## [What you will do]
a. Answer these questions from the FDA menu labeling article:
(i) How many locations must an establishment have, under the PPACA, to be covered by the menu posting requirement?
(ii) Where must self-service establishments such as buffets and cafeterias display caloric information?
(iii) On which page of the menu must the statement about the availability of nutrition information appear under the proposed rule?
b. The FDA menu labeling article names specific kinds of establishments with 20 or more locations that fall under the PPACA. List every kind it names.
c. Retype the part of the FDA menu labeling article starting at "FDA Issues Nutritional" and ending at "while eating out.".

FDA Issues Nutritional Labeling Proposed Rule
The U.S. Food and Drug Administration (FDA) has just issued two proposed rules involving a provision of the Patient Protection and Affordable Care Act (“PPACA”), the 2010 Healthcare Reform Law, which requires certain food establishments and vending machines to post caloric and nutritional information on menus, including drive-thru windows. As we have previously blogged (here, here, here, and here) this provision amends the Federal Food, Drug, and Cosmetic Act (“FDCA”) in attempt to provide uniformity in menu nutritional labeling around the country and to assist consumers in making healthier food choices while eating out.
Under the PPACA, restaurants, bakeries, grocery stores, convenience stores, coffee shops and other establishments with 20 or more locations operating under the same name and offering for sale substantially the same food items are required to post caloric information directly on the menu and have nutritional information available upon request. Under the proposed rule, the calorie declaration must be “adjacent to” the name of the standard menu item, so as to be “clearly associated with” it. For standard menu items that come in different flavors, varieties, or combinations but are listed as a single menu item, such as combination meals or ice cream that comes in different flavors, the FDA is proposing allowing calorie ranges as opposed to median (middlemost) or mean (statistical average) calories. Self-service establishments such as buffets and cafeterias must display the caloric information on a sign adjacent to the food.
The PPACA requires that menus post a clear and conspicuous statement regarding the availability of nutrition information upon request. Under the proposed rule, this statement must be no smaller than the smallest type size for any calorie declaration, be on the first page of the menu, and be prominently displayed (i.e., the same color and contrasting background as the standard menu item).

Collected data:
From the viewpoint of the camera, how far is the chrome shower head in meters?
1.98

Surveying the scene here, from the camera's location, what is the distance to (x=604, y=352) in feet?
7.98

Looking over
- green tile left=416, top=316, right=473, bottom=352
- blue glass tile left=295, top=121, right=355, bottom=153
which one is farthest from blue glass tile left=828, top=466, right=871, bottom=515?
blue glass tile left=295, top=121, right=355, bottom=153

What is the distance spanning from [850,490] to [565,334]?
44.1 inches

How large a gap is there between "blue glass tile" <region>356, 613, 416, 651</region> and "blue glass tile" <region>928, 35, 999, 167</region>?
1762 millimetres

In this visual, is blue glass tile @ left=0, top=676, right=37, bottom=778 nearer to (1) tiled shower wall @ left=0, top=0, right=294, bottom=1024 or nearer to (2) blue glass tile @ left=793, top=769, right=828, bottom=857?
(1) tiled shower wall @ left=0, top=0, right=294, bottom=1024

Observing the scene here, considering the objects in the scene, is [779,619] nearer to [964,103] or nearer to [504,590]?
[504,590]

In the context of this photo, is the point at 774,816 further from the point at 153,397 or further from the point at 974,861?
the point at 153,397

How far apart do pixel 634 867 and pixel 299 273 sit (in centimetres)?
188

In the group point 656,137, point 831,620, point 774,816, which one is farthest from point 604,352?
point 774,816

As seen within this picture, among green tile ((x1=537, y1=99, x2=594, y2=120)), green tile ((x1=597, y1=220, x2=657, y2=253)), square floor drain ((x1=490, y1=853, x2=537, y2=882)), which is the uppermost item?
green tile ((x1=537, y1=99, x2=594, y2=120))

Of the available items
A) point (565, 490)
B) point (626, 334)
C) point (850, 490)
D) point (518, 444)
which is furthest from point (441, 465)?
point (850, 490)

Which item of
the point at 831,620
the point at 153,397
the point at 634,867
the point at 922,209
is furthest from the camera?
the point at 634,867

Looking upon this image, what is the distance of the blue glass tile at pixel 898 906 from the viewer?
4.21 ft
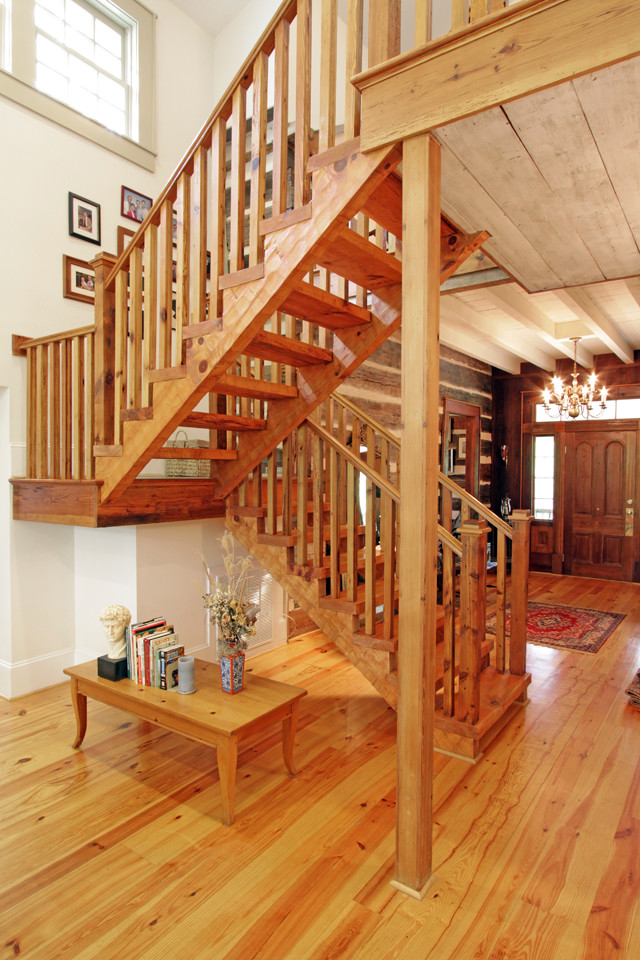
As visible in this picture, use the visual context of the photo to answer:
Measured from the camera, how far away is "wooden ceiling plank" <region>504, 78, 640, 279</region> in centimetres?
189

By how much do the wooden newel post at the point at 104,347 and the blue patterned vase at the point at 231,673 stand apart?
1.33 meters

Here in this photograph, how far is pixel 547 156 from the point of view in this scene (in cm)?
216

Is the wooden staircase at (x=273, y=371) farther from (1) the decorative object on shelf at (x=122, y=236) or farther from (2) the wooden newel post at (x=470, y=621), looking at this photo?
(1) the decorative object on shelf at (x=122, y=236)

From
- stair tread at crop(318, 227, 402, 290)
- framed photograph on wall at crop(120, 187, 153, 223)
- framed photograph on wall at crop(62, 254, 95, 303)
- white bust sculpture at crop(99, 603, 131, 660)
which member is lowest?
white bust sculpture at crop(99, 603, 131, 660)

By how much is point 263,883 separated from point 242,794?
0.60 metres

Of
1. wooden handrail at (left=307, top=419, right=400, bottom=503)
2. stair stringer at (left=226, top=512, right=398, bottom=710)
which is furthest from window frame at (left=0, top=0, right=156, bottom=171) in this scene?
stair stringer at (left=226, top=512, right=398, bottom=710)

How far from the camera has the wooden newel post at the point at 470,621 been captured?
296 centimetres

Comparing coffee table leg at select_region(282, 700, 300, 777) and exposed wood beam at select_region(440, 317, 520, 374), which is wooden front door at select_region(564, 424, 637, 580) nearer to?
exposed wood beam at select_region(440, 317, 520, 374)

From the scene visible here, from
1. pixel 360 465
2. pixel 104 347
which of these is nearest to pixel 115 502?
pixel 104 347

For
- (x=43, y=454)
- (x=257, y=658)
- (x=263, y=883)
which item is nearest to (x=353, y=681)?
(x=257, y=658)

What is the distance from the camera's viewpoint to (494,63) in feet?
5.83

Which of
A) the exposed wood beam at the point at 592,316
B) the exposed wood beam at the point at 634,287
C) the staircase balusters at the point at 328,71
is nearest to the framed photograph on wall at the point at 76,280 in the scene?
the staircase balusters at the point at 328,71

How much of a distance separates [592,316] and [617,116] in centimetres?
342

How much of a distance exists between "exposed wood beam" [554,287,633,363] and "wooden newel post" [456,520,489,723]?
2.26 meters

## [Task-by-task answers]
a.
(i) 20 or more locations operating under the same name.
(ii) On a sign adjacent to the food.
(iii) The first page of the menu.

b. Restaurants, bakeries, grocery stores, convenience stores, coffee shops

c.
FDA Issues Nutritional Labeling Proposed Rule
The U.S. Food and Drug Administration (FDA) has just issued two proposed rules involving a provision of the Patient Protection and Affordable Care Act (“PPACA”), the 2010 Healthcare Reform Law, which requires certain food establishments and vending machines to post caloric and nutritional information on menus, including drive-thru windows. As we have previously blogged (here, here, here, and here) this provision amends the Federal Food, Drug, and Cosmetic Act (“FDCA”) in attempt to provide uniformity in menu nutritional labeling around the country and to assist consumers in making healthier food choices while eating out.